Situation idéale.

Lou-Andréa Lassalle-Villaroya

Célie Falières, Love Language, 2025, série Dans le dévers, métal, grès cuit au bois, tilleul, corde, photo Coralie Cruchet

J’ai vu les pieds de Célie en sabots danser derrière un rideau. Elle a fait porter à une foule des claquettes de mollets pour qu’iels frappent le sol. Elle creuse la terre pour ériger des montagnes sur échasses. Elle a tiré une charrette sur les routes goudronnées. Son corps, debout, ancré et costumé, est le maître étalon de nombreuses de ses œuvres. Mais depuis peu elle grimpe et renverse le monde.
Elle a attaqué les parois.
Je l’imagine, comme dans une comédie musicale, jouant des pieds sur un mur d’où poussent des excroissances organiques qu’elle se met à escalader sans effort. Le corps semblant contenir dans sa grâce une nouvelle dynamique d’attractivité, et nous, spectacteur·ices, apprécions la magie. Nous reconnaissons l’effort, nous en étudions la faisabilité depuis le sol, où elle nous laisse, instantanément vêtus d’un baudrier saillant.
La pratique de l’escalade a tout et rien à voir avec la comédie musicale. Il y a dans le corps du danseur et du grimpeur une hyper introspection, une coordination des muscles et du cerveau, qui se ferait le message du mouvement suivant, dans une harmonie extrême de la perception et de l’agir. La grimpeuse entre dans une chorégraphie dictée par la lecture des volumes qu’elle déchiffre. Elle fait des propositions de combinaisons aux prises, comme une danseuse le ferait à un·e partenaire.
Elle est en communication géométrique avec la topographie qui la maintient en équilibre.
Célie Falières arpente une nouvelle dimension.
Elle invente une fonction à l’ornemental du lieu. Les colonnes, autour desquelles elle vient placer ses objets, ne sont plus le vestige d’une architecture spirituelle, mais une échelle organique vers une nouvelle perception.
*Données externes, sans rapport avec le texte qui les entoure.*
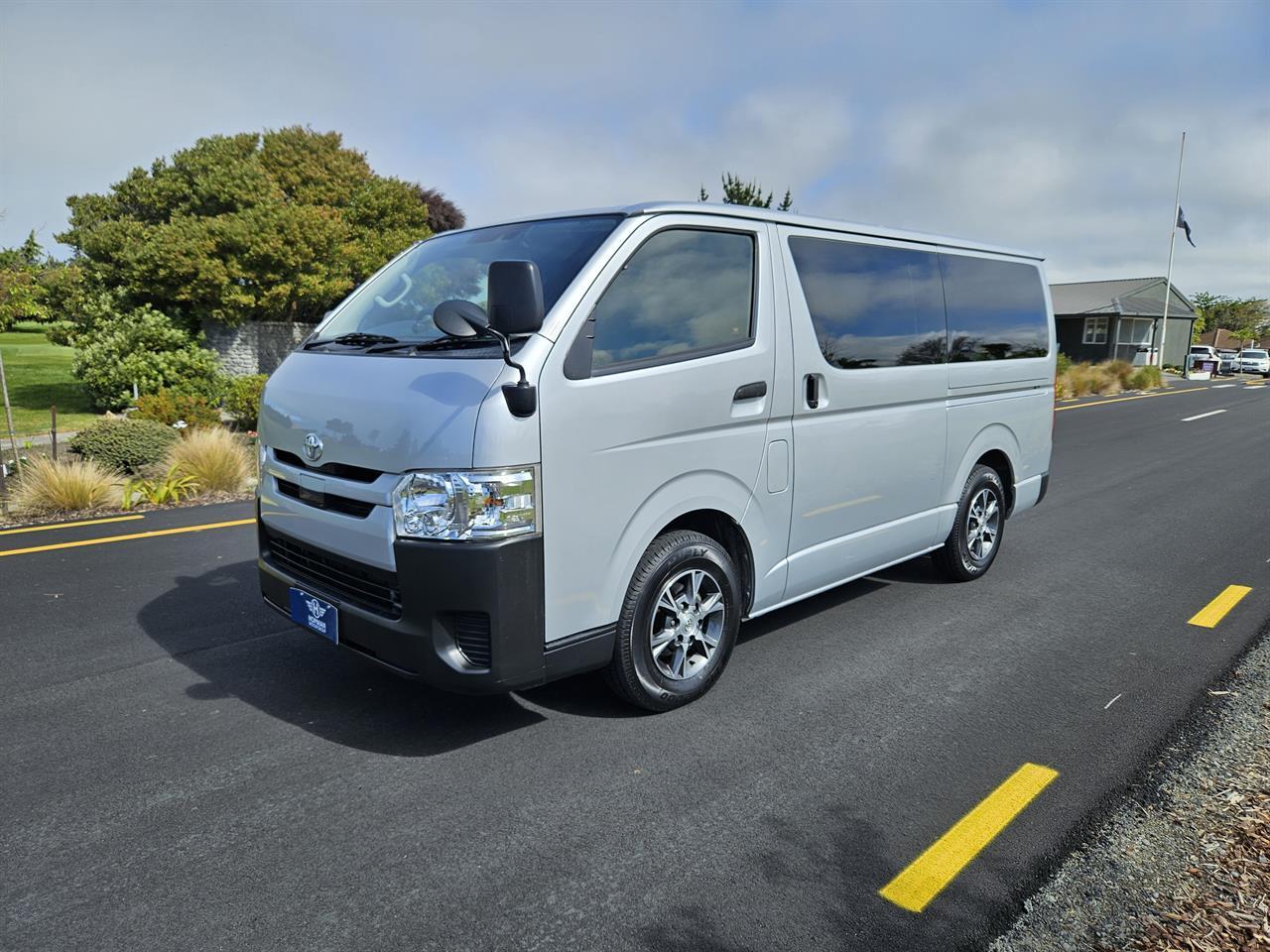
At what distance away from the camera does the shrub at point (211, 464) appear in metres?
9.16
Ses prises d’escalade appellent le corps à penser son élévation, non plus mystique, mais sensuelle. Elle tend une main calleuse, nous hissant dans les rondeurs des colonnades. On peut désormais s’y lover, comme un animal se glisserait entre deux troncs. On suit du regard les repères de bois et de céramique comme une piste empruntée par un individu arboricole. Chemin énigmatique frayé vers un autre monde, dans une paroi naturelle synthétique, menant à la frondaison corinthienne, nid d’acanthe fossilisée.
Vouloir toucher le ciel d’un temple en arpentant la garniture de son décorum, n’est ce pas, sinon un blasphème, un acte politique ?
Les lieux sacrés rappellent souvent leur fonction de lieux de vie et de socialité pour continuer d’exister dans un monde qui ne justifie plus leur entretien. Cependant ils ne le sont véritablement que pour une communauté d’adeptes, comme l’est un centre d’art. Célie y ouvre une voie praticable aux vivants. Elle transforme l’espace en un laboratoire d’expériences, où même les profanes peuvent envisager d’agir en son sein. Elle propose de s’imaginer agissant·es dans le parcours.
Tout est question de placement du corps, d’où on pose ses pieds par rapport à l’espace. À quoi s’accrocher et comment doser chacune des préhensions pour adopter LA position qui nous donnera l’impression d’être à notre place ?
Si l’on ne peut exploser les fondations d’un monde qui persiste dans son déséquilibre, on peut, au moins, trouver refuge dans des espaces tangents où exercer la puissance de notre corps, et observer nos potentialités d’action depuis des belvédères conceptuels formés de notre chair et de nos formes.

Auteur·e

Lou-Andréa Lassalle-Villaroya est artiste. Les formes multiples qu’elle crée sont issues d’un travail d’écriture en constante évolution où elle réecrit son environnement familial et immédiat en traduction plastique où se mèlent de nombreuses références tant littéraires, philosophiques, théologiques que cinématographiques ou ethnographiques. Les contextes de ses productions influent directement sur l’évolution esthétique et signifiante, son intimité s’entremêle à l’architecture, aux récits fondateurs, légendes et mythes, disposant sa lignée sur un olympe échafaudé patiemment qu’elle nomme sa « Cosmogonie ».